[Task inputs — start]

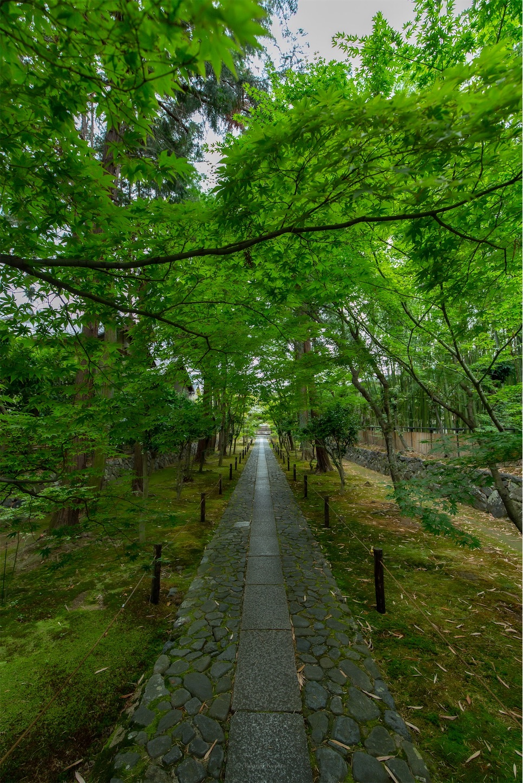 f:id:Shotetsuan:20190625131501j:plain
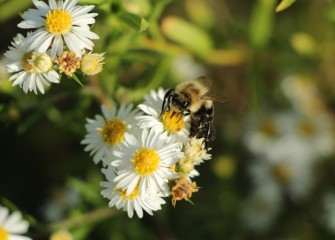 A bumble bee feeds on nectar from white heath aster, which continues to bloom in fall.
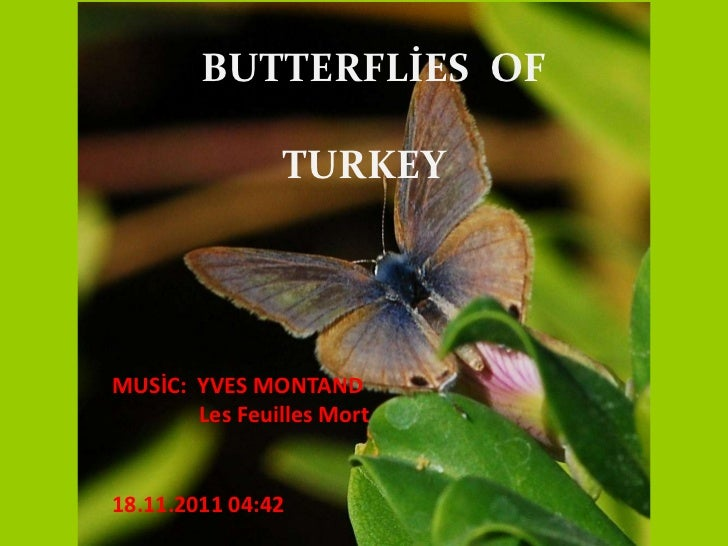BUTTERFLİES OF               TURKEYMUSİC: YVES MONTAND       Les Feuilles Mort18.11.2011 04:42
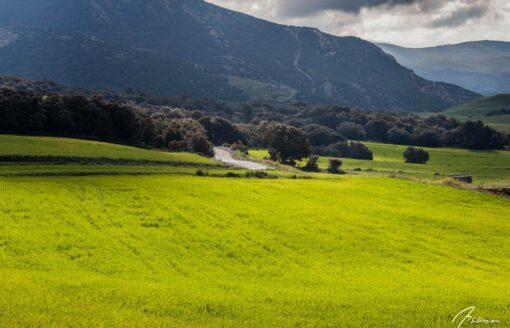 """ڤنزات """"إيث يعلى""""… بلدة جزائرية فريدة في قلب طبيعة خلابة"""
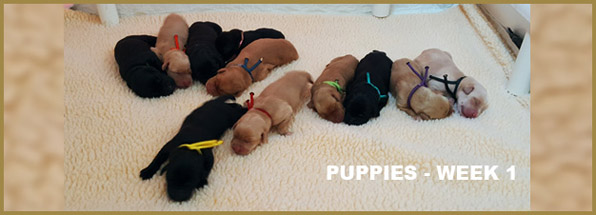 Vegas - Puppies Week 1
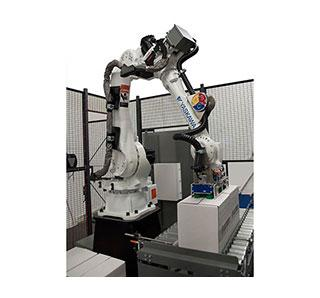Robotic palletizer for cases, trays and bags flexibility throughout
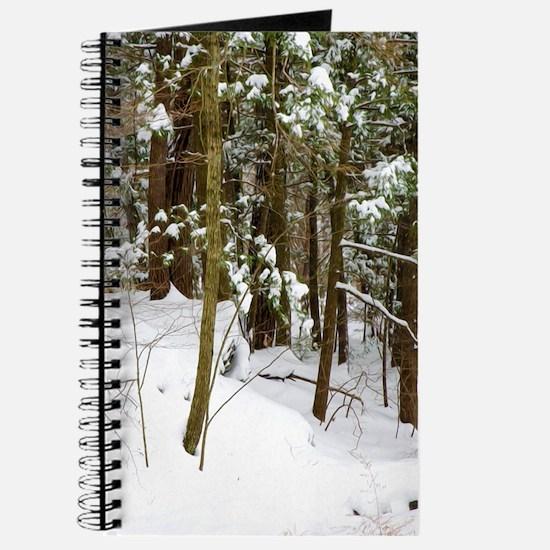 Winter forest Journal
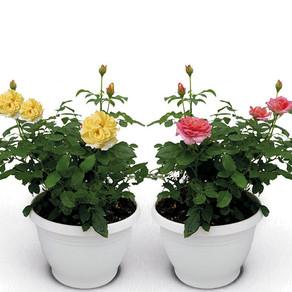 Rosales de flores comestibles
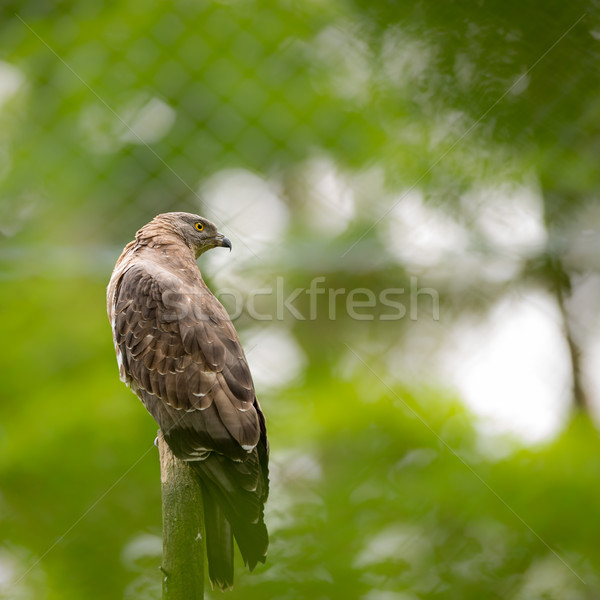 Majestic hawk perching on a dead tree Stock photo © lightpoet
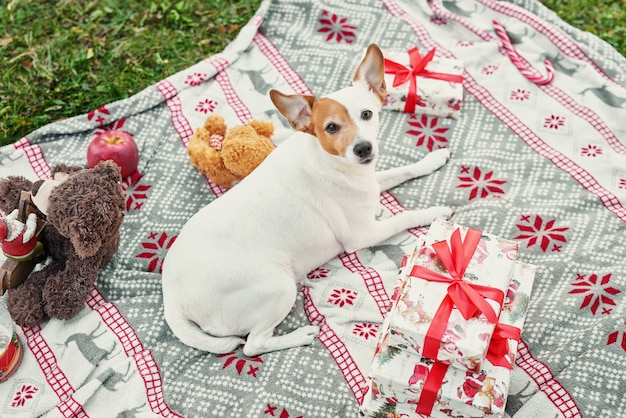 Perro en una tela escocesa con decoración navideña en el fondo de un árbol de navidad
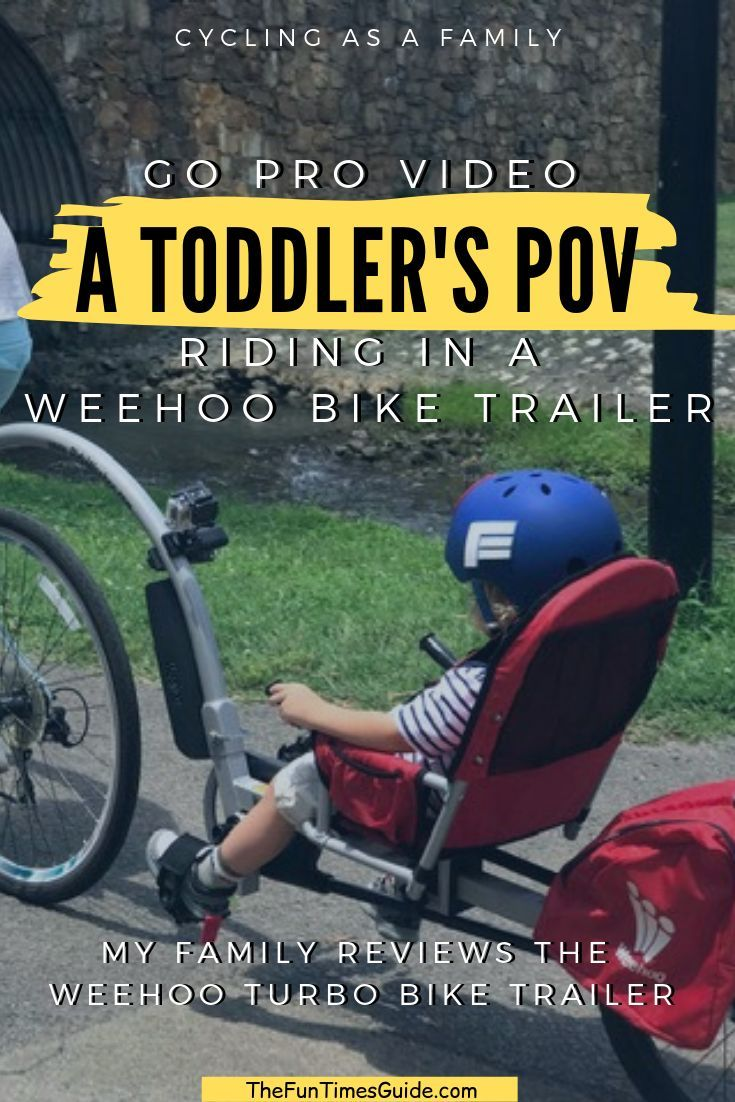 Looking For A Bicycle Trailer For Your Child? We Bought A
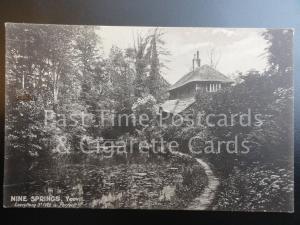 Old Tucks Somerset: Yeovil Nine Springs - St. Ives Advert Promotion postcard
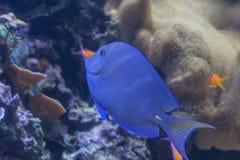 Coeruleus d'Acanthurus, natation bleue de surgeonfish à l'intérieur d'aquarium Images stock
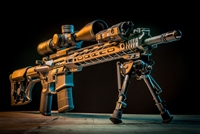 SPECIAL PURPOSE RIFLE (SPR)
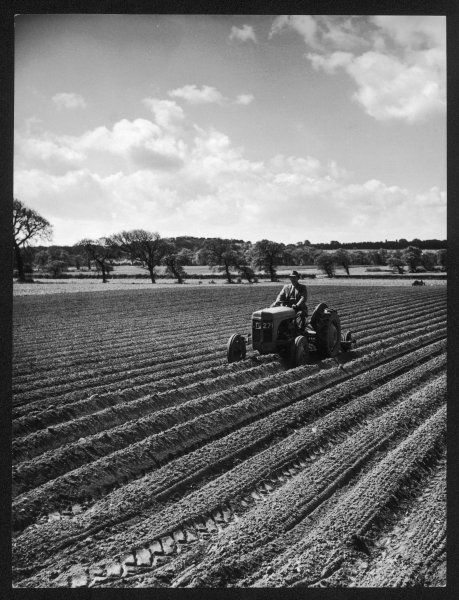 A tractor rolling potatoes in Cheshire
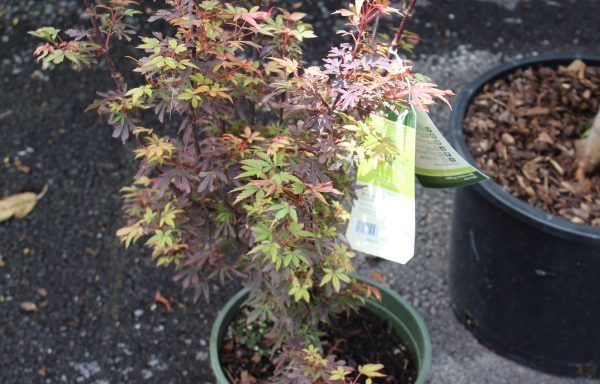 Maple, Japanese 'Shaina'
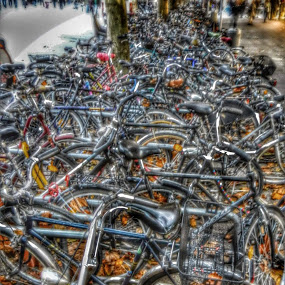 A Bunch of Bicycles in the City Center by Nat Bolfan-Stosic - Transportation Bicycles ( center, bicycles, town, bunch, city )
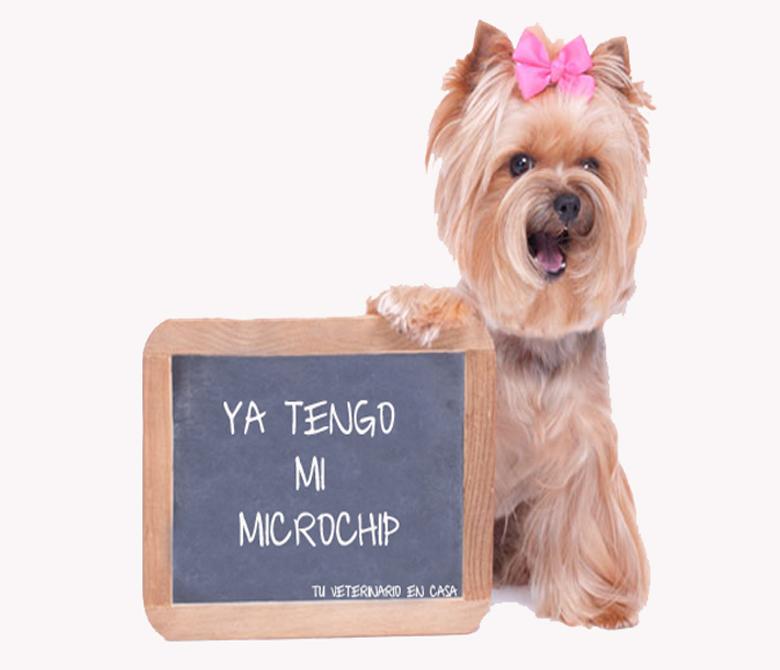microchip tu veterinario en casa
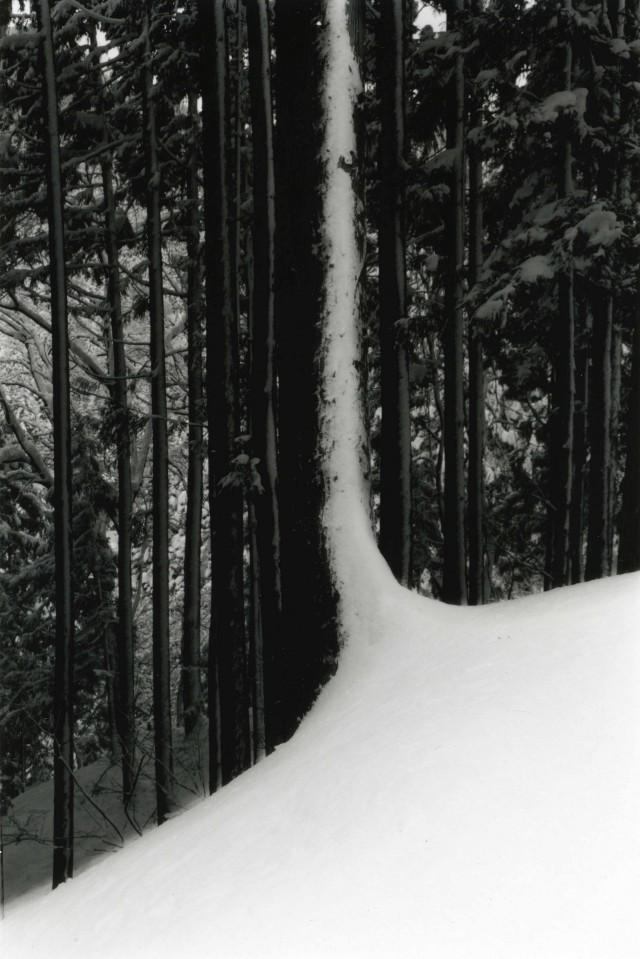 Из проекта «Кава=Поток». Масао Ямамото (7)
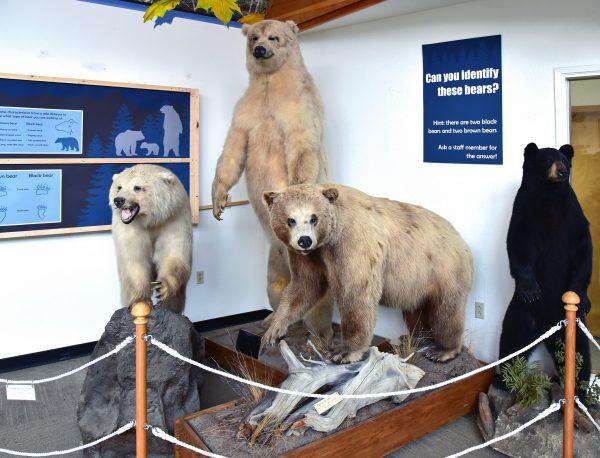 Bären in der American Bald Eagle Foundation in Haines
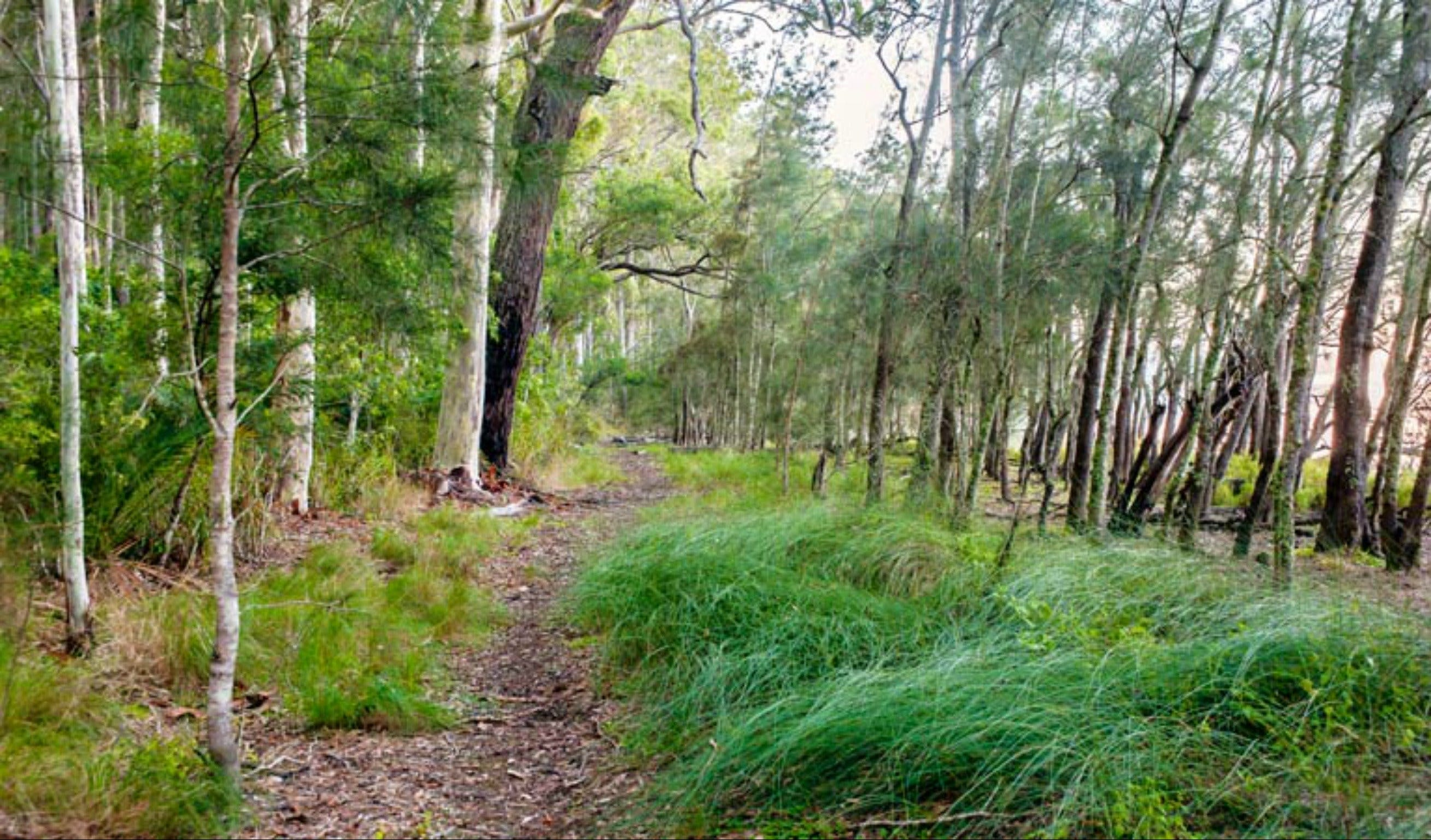 Meroo Lake walking track - Attractions Sydney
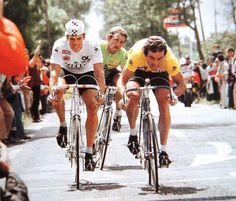 Phil Anderson, Bernard Hinault, and Freddy Maertens in the Back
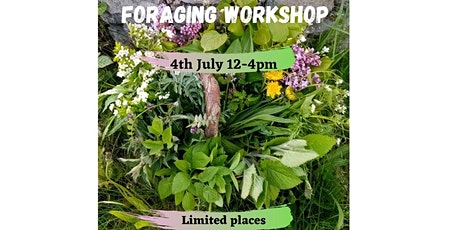Wild food foraging workshop tickets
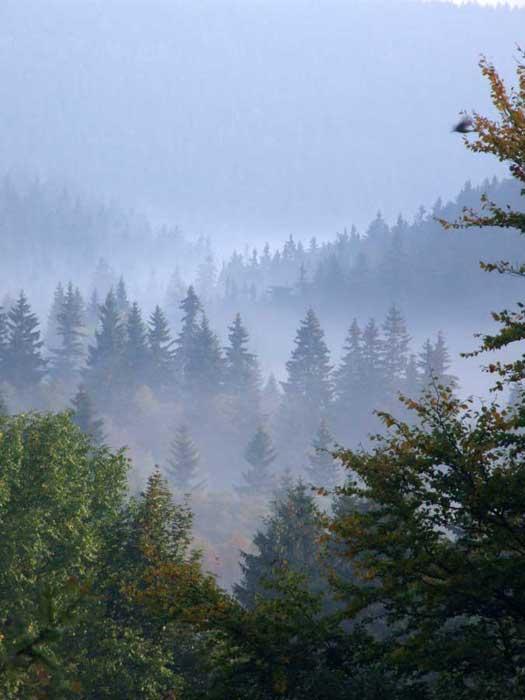 Nebel im Osterzgebirge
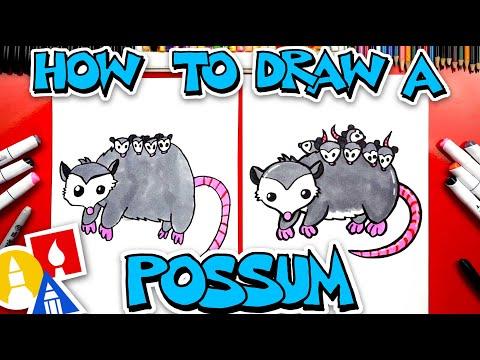 How To Draw A Possum (Opossum)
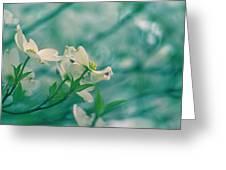 Dogwoods Greeting Card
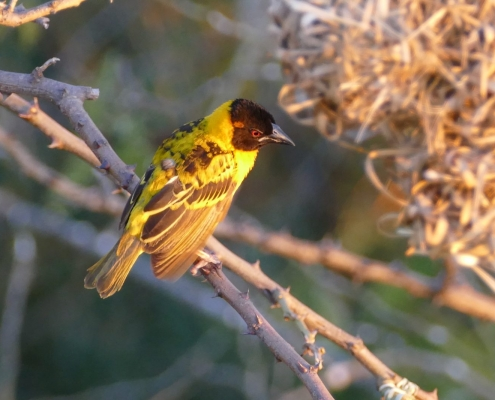 Little O Weaver Bird
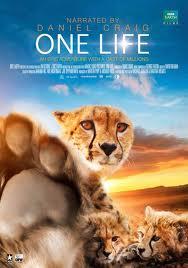 subtitrare One Life (2011)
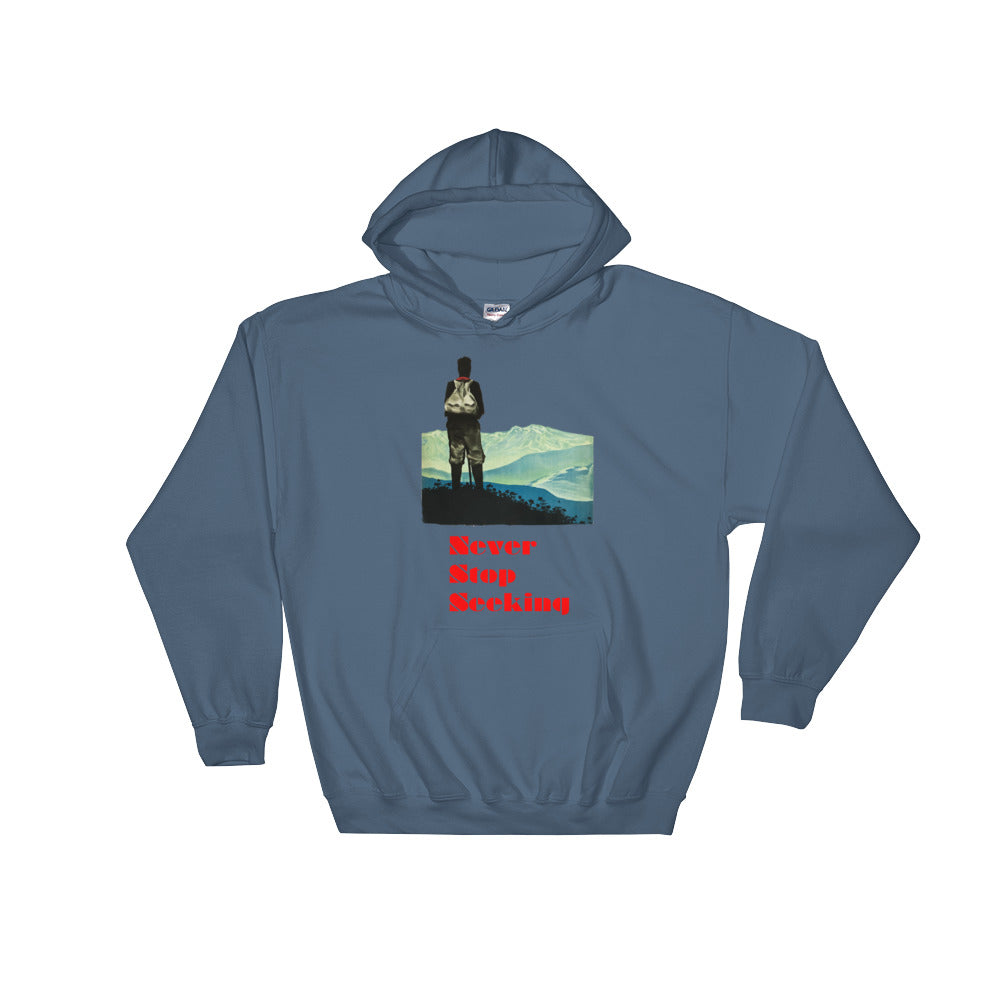 Never Stop Seeking Men's Hooded Sweatshirt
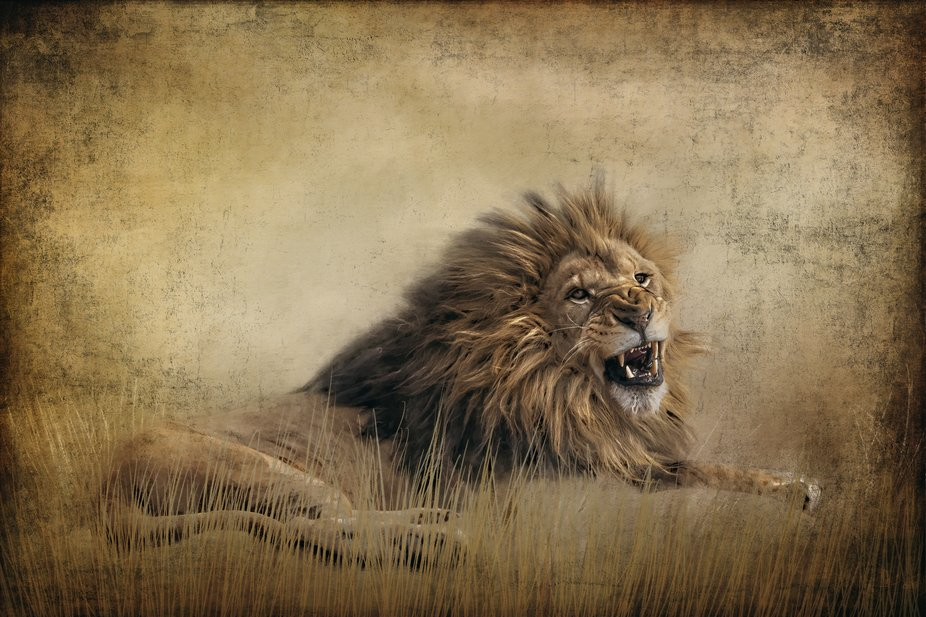 An artistic look of this lion showing his teeth.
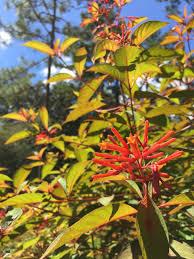 native plant nursery florida five essential perennials for florida gardens u2014 native nurseries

[Task inputs — finish]

[Prompt] Print the records above word for word, omitting any picture they contain.

[Exercise response]
 f:id:Shotetsuan:20190625131501j:plain
 A bumble bee feeds on nectar from white heath aster, which continues to bloom in fall.
BUTTERFLİES OF               TURKEYMUSİC: YVES MONTAND       Les Feuilles Mort18.11.2011 04:42
 """ڤنزات """"إيث يعلى""""… بلدة جزائرية فريدة في قلب طبيعة خلابة"""
 Vegas - Puppies Week 1
Robotic palletizer for cases, trays and bags flexibility throughout
 Winter forest Journal
 Rosales de flores comestibles
 Majestic hawk perching on a dead tree Stock photo © lightpoet
 Perro en una tela escocesa con decoración navideña en el fondo de un árbol de navidad
 Looking For A Bicycle Trailer For Your Child? We Bought A
 Old Tucks Somerset: Yeovil Nine Springs - St. Ives Advert Promotion postcard
 Coeruleus d'Acanthurus, natation bleue de surgeonfish à l'intérieur d'aquarium Images stock
 SPECIAL PURPOSE RIFLE (SPR)
 A tractor rolling potatoes in Cheshire
 Maple, Japanese 'Shaina'
 A Bunch of Bicycles in the City Center by Nat Bolfan-Stosic - Transportation Bicycles ( center, bicycles, town, bunch, city )
microchip tu veterinario en casa
 Из проекта «Кава=Поток». Масао Ямамото (7)
 Bären in der American Bald Eagle Foundation in Haines
 Meroo Lake walking track - Attractions Sydney
 Phil Anderson, Bernard Hinault, and Freddy Maertens in the Back
Wild food foraging workshop tickets
 Nebel im Osterzgebirge
 How To Draw A Possum (Opossum)
 Dogwoods Greeting Card
 Little O Weaver Bird
 subtitrare One Life (2011)
 Never Stop Seeking Men's Hooded Sweatshirt
 An artistic look of this lion showing his teeth.
 native plant nursery florida five essential perennials for florida gardens u2014 native nurseries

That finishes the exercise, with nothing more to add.